Posted by flairwhoooooo on December 27, 2010

Mickey Garagiola and Larry Matysik

When you say the name Larry Matysik to a wrestling fan in St Louis, you get the same warm feeling that St Louis Cardinal fans get when you mention former ST Louis Cardinal announcer Jack Buck. Admiration and great memories quickly come to mind.

Both men were the fans best friend when it came to providing them with the much desired information about what was transpiring in the sport that they were into.

Buck was the man to hear the play by play of Cardinal greats such as Bob Gibson, Lou Brock, Ozzie Smith, Willie McGee and Bruce Sutter. Fans watched as Matysik called play by play in matches that saw “King Kong” Brody, Dick “the Bruiser, Lou Thesz, Gene Kiniski, Pat O’Connor, Harley Race, Buddy Rogers and many more in action.
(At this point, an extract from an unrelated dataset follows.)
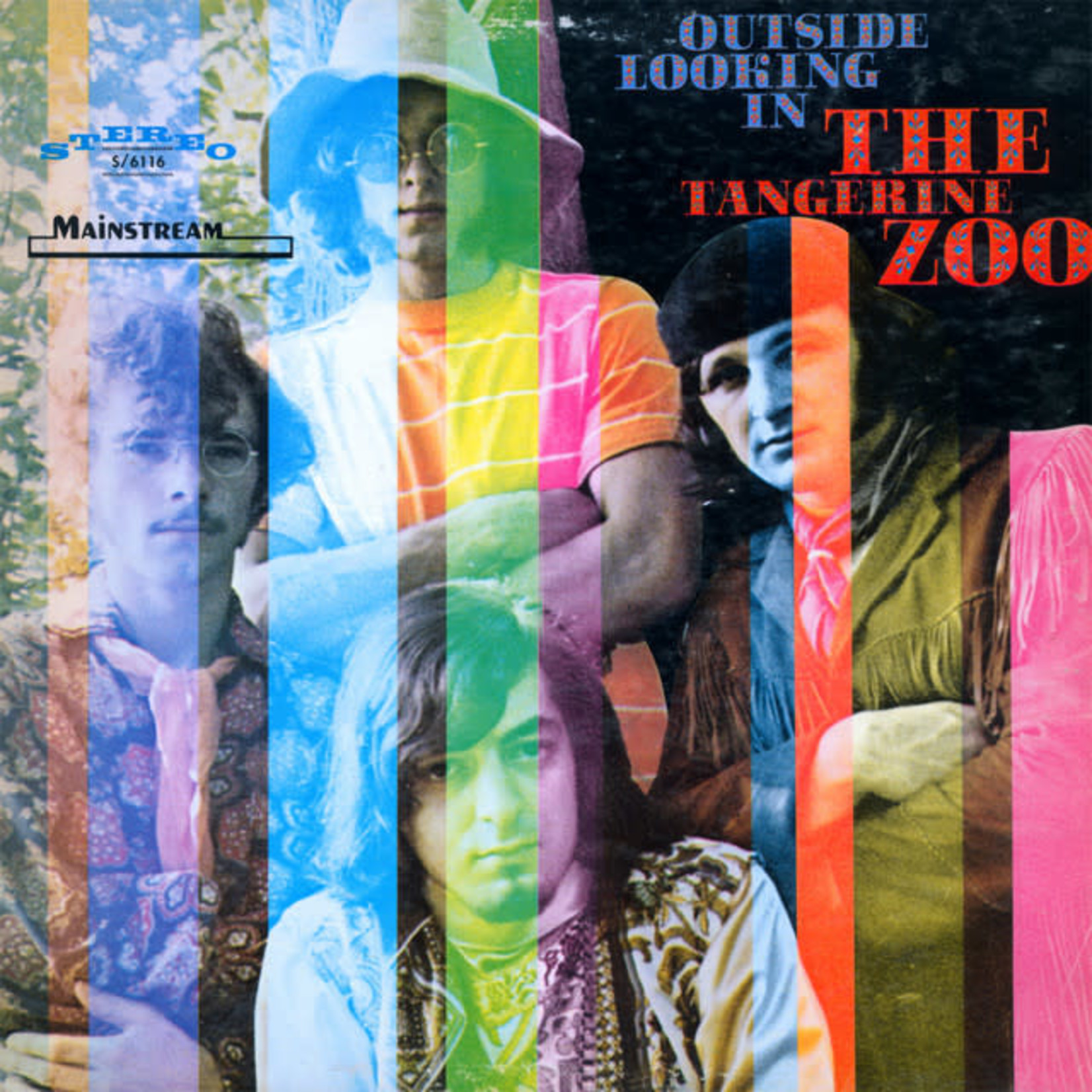 Vinyl The Tangerine Zoo - Outside Looking In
St Louis promoter Sam Muchnick was wise enough to know that for wrestling to succeed in St Louis, a sports town that he would have to bring the same respectability that the Cardinals brought to the city.

Wrestling at the Chase

A main piece to the puzzle would be the Voice of Wrestling at the Chase. The television program which broadcast from 1959 to 1983 from the majestic Chase Hotel would be the face of wrestling in St Louis.

Larry interviewing David Von Erich after beating Harley Race

Matysik has been much more than a man calling the play by play of great matches in St Louis. At the young age of 16 in 1963, Muchnick hire Matysik and would be very supportive and helpful in the career that saw Matysik also man the publicist and office manager, as well as book the matches.

In 1984 he would begin working with Vince McMahon and then WWF (now WWE) till 1993.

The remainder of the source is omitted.